- [Work to do]:
a) Reproduce the part of the regular expressions excerpt starting with "####Are they bots?" and going on through "the variable sentiment_analysis.".
b) Using the regular expressions excerpt, decide whether each statement agrees with it: (i) the chapter works with a dataset of tweets meant for sentiment analysis; (ii) the metacharacter \s stands for a word character; (iii) the chapter covers only greedy quantifiers. Answer yes or no for each, and quote the deciding words.

- [Source text]:
** begin **

Check your answer 1: I really like the app. But there are some features that can be improved, and your answer 2: $answer2


# 3. Regular Expressions for Pattern Matching

Time to discover the fundamental concepts of regular expressions! In this key chapter, you will learn to understand the basic concepts of regular expression syntax. Using a real dataset with tweets meant for sentiment analysis, you will learn how to apply pattern matching using normal and special characters, and greedy and lazy quantifiers.

###Introduction to regular expressions


####Are they bots?

You write down some helpful metacharacters to help you later:

- \d: digit
- \w: word character
- \W: non-word character
- \s: whitespace

In [0]:
sentiment_analysis = '@robot9! @robot4& I have a good feeling that the show isgoing to be amazing! @robot9$ @robot7%'

- The text of one tweet was saved in the variable sentiment_analysis.

** end **

- [Available data]:
** begin **

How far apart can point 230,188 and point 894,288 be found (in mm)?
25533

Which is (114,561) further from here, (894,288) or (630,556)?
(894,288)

** end **

- [Worked answers]:
a)
####Are they bots?

You write down some helpful metacharacters to help you later:

- \d: digit
- \w: word character
- \W: non-word character
- \s: whitespace

In [0]:
sentiment_analysis = '@robot9! @robot4& I have a good feeling that the show isgoing to be amazing! @robot9$ @robot7%'

- The text of one tweet was saved in the variable sentiment_analysis.

b)
(i) Yes: "Using a real dataset with tweets meant for sentiment analysis"
(ii) No: "\s: whitespace"
(iii) No: "greedy and lazy quantifiers"